Lost Wax Casted Ring

 I think that it is slightly ironic that our first post is not actually something that either Rachel or I made. The technique is Rachel's specialty, but the execution is her brother and my husband, David's. However, he is gracious enough to let us show case his idea and work. So here goes our first post...

The workspace: I (Rachel) was actually passed down a desk from David.  It has since become a full-time silversmithing desk and a full-time mess.  Propane torches, pliers, charcoal blocks, and metal are just a few of the items that inhabit this area.

Wax casting elements: Lost wax casting is a technique that, in theory, is relatively simple.  One carves something out of wax, in this case, David carved a plain band, and made a mold of it using plaster.  I have respect for anyone with the patience to carve unique pieces out of wax.  It is a skill I have yet to master. I'd much rather saw, solder, and file silver. Anyway, I digress.  Once the wax piece is finished, a wax rod is melted to the bottom of the piece to make a tunnel for the metal to flow into.  The piece is then set in a metal tube (as pictured), plaster is poured on the top, the plaster sets, and then you burn out the wax.  Once the wax is completely burned away, a vacuum pump is hooked up to the underneath side of the porous plaster, silver is melted in a crucible (also pictured), and poured into the mold. And boom! Lost wax casted jewelry.

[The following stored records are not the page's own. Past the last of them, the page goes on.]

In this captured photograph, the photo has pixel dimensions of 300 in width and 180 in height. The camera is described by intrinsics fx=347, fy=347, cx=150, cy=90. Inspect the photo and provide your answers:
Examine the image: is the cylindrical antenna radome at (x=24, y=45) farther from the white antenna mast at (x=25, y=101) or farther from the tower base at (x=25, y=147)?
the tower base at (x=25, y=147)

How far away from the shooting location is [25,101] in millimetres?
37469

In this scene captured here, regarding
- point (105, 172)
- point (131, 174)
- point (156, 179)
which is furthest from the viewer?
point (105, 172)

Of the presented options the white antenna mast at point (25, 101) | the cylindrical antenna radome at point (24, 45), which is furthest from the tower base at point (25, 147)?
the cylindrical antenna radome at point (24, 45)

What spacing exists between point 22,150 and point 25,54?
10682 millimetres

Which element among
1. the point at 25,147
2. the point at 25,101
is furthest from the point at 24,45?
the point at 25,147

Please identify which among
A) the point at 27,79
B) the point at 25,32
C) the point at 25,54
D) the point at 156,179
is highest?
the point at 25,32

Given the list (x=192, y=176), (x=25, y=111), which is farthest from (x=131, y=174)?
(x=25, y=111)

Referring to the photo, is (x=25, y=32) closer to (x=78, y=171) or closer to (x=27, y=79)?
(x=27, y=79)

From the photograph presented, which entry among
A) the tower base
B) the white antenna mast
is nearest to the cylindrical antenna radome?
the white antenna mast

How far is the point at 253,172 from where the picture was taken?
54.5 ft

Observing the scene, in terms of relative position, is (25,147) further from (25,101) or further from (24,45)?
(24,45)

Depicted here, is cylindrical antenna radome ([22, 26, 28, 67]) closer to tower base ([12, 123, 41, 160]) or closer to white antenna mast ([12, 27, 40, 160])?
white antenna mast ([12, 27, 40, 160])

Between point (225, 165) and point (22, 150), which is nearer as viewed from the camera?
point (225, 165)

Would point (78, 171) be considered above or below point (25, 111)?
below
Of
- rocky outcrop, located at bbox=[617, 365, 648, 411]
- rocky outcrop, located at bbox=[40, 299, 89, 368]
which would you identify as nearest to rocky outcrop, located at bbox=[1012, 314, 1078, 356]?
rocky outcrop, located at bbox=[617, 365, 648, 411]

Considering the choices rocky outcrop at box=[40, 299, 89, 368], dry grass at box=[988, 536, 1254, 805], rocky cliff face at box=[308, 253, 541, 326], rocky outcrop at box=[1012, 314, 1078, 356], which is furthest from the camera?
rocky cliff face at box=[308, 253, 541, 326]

The design: David drew the following picture after a plain band had been casted, cooled, and sized. Next he had to implement his design through soldering.

In these next two pictures, David is soldering (I taught him :) ) different design elements (leaves and vines) to the plain, casted band.  Silver soldering is different than normal soldering in that, you use a propane torch, silver solder, pickle, and flux to solder pieces together.  The flame has to be constantly moving so you don't melt things on accident.

David gave me a stand with little clippies! It should make holding things into place while soldering much simpler.  

Almost done! Time to tumble the ring (shine and harden), antique, and polish!

The Final Product: A lost wax casted ring with leaves and vines and a little baby accent pearl!  A ring all for Nicole made by David all by himself.

It was a lot of fun and I enjoy being able to teach and share my skills with my brother. I hope you enjoyed a little insight into Lost Wax casting!